### STATED PROBLEM
Please extract every line in the rows below that contains the string "point". Case counts.

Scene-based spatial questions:
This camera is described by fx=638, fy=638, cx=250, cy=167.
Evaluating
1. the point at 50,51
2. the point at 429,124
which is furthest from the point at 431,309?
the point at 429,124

### FULL SOLUTION
1. the point at 50,51
2. the point at 429,124
which is furthest from the point at 431,309?
the point at 429,124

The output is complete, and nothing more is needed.